In a ven-diagram entitled “self care” the intersection of enjoyment and needs is home to “cooking”. Pulling together as many of my “likes” as possible, I’ve decided to take my Sundays back from events and meetings, dedicating time to shopping, meal planning, and cooking. The house is usually quiet on Sundays, and the Campbell Farmers Market is always bustling with activity and beautiful produce. Lately, the morning has begun with a run to the market, breakfast is consumed by stopping at food stands and munching on samples. After gathering fresh, organic locally produced fruit and vegetables, raised by small farmers, the walk home is peaceful – and the rest is what will become herstory by way of this blog.
I’m going to cook my way into having a healthy relationship with food (and myself) again.
Last week, I made homemade granola for the first time – and it was great. Yesterday I made another variation of last week’s mixed berry; this time it was apple cinnamon with homemade applesauce and dehydrated apple bits. Fall brings squash and the heirloom tomatoes from the end of summer harvest. The farmers market had beautiful specimens of both products.

______________________________

List every activity that the cooking blog excerpt says the writer's Sundays will now be given to.

______________________________

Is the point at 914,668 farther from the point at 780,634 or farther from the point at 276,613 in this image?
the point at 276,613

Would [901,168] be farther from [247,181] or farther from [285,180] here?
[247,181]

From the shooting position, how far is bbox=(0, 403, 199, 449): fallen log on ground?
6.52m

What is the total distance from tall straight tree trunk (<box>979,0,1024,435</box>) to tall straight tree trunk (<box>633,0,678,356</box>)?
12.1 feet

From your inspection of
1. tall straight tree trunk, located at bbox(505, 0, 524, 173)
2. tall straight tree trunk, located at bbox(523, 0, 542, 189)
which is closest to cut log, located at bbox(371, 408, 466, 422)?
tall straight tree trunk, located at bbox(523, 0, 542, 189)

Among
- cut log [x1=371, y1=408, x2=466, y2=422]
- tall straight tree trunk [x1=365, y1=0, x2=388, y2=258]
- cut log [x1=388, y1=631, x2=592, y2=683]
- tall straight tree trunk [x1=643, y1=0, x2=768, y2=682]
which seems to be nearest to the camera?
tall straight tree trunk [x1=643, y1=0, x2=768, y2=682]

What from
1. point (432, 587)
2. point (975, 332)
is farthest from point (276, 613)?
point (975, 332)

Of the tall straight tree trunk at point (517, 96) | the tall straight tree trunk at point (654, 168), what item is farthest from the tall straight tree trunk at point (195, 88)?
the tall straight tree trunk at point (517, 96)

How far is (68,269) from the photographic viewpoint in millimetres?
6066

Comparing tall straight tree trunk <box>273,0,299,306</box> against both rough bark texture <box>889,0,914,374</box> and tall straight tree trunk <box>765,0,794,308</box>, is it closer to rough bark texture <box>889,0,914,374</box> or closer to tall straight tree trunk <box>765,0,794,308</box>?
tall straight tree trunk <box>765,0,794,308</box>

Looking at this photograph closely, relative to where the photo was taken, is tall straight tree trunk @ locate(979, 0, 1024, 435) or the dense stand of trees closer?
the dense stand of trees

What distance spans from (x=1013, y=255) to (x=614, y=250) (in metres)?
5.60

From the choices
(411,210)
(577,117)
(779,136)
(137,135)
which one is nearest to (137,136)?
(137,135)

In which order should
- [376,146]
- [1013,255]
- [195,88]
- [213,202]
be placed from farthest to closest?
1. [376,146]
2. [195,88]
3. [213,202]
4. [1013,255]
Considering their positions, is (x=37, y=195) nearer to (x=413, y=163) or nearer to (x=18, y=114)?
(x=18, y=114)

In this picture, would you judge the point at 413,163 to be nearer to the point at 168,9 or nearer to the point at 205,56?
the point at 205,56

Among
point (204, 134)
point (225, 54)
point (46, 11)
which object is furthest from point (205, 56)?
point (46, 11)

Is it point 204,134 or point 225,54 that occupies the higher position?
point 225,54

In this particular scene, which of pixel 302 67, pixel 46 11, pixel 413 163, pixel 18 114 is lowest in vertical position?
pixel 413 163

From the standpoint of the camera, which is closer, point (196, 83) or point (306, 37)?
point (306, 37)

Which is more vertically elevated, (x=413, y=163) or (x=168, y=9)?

______________________________

Result of this exercise
Shopping, meal planning, and cooking.